═══ Extrait fourni ═══

Les élections américaines auront lieu le 5 novembre. Les sondages sont très serrés entre Kamala Harris et Donald Trump. Avec une légère remontée de l’ancien président…Partagez-vous l’idée que la dynamique est plutôt du côté de Trump en cette fin de campagne ?

Kamala Harris a en effet perdu des points dans les sondages depuis son investiture au mois de septembre. Face au rouleau compresseur Trump dont les outrances font chaque jour l’actualité, la candidate démocrate a du mal à imposer ses thèmes. Le bilan économique de Biden est à mes yeux excellents mais ce n’est pas du tout perçu comme tel par les Américains, ce qui est un phénomène classique. En France, les entreprises ont créé 2 millions d’emplois ces dernières années, mais peu de Français créditent quiconque d’une amélioration de la situation du marché du travail. Sur les questions d’immigration et d’insécurité, Kamala Harris n’a pas de bilan positif à défendre car la situation des Etats-Unis est, sur ces sujets, objectivement mauvaise. Ne lui reste que la défense de l’avortement, sujet évidemment crucial mais insuffisant pour gagner l’élection, où le désordre institutionnel que créeraient l’élection de Trump. Mais ce dernier argument ne semble pas beaucoup convaincre les électeurs Républicains.

═══ Entrées présentées ═══

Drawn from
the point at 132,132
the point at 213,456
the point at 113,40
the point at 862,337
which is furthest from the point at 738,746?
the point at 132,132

═══

• _Défi 1_: Recopiez le passage de l'extrait sur les élections américaines qui débute aux mots « Les élections américaines » et se termine après « de campagne ? ».
• _Défi 2_: Dans l'extrait sur les élections américaines, condensez sous forme de liste le paragraphe commençant par « Kamala Harris a en effet perdu des points » en conservant ses idées principales.
• _Défi 3_: D'après l'extrait sur les élections américaines, combien d'emplois les entreprises ont-elles créés en France ces dernières années ?

• _Réponse attendue 1_:
Les élections américaines auront lieu le 5 novembre. Les sondages sont très serrés entre Kamala Harris et Donald Trump. Avec une légère remontée de l’ancien président…Partagez-vous l’idée que la dynamique est plutôt du côté de Trump en cette fin de campagne ?

• _Réponse attendue 2_:
- Kamala Harris a perdu des points dans les sondages depuis son investiture en septembre.
- Face à Trump, dont les outrances font chaque jour l'actualité, elle peine à imposer ses thèmes.
- Le bilan économique de Biden, jugé excellent par la personne interrogée, n'est pas perçu ainsi par les Américains. C'est un phénomène classique, comparable à la France, où peu de gens reconnaissent l'amélioration du marché du travail malgré 2 millions d'emplois créés.
- Sur l'immigration et l'insécurité, elle n'a pas de bilan positif à défendre.
- Il lui reste la défense de l'avortement, sujet crucial mais insuffisant pour gagner.
- Elle peut aussi invoquer le désordre institutionnel qu'entraînerait une élection de Trump, mais cet argument convainc peu les électeurs républicains.

• _Réponse attendue 3_: 2 millions d'emplois.